Retrospective patient review in combination with a multidisciplinary follow-up.

Tertiary referral hospital and cochlear implant program.

Ten children with severe-profound mixed hearing loss and radiological findings consistent with Incomplete Partition type 3 cochlear malformation received cochlear implants during the years 2007 to 2015. Nine of the children had a mutation affecting the gene POU3F4 on Xq21.

Cochlear implantation.

Surgical events, intraoperative measures and electrical stimulation levels, hearing and spoken language abilities.

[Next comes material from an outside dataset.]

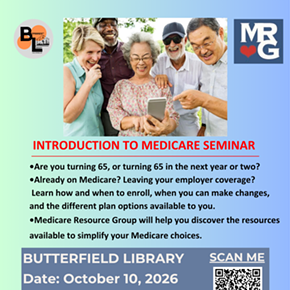 Image: Medicare Educational Seminar Presentation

In all, 15 cochlear implantations were performed. In three cases the electrode was found to be in the internal auditory canal on intraoperative x-ray and repositioned successfully. One child had a postoperative rhinorrhea confirmed to be cerebrospinal fluid but this resolved on conservative treatment. No severe complications occurred. Postoperative electrical stimulation levels were higher in 9 of 10 children, as compared with typically reported average levels in patients with a normal cochlea. Eight patients developed spoken language to various degrees while two were still at precommunication level. However, speech recognition scores were lower than average pediatric cases.

Cochlear implantation is a safe procedure for children with severe-profound mixed hearing loss related to POU3F4 mutation inner ear malformation. The children develop hearing and spoken language but outcome is below average for pediatric CI recipients.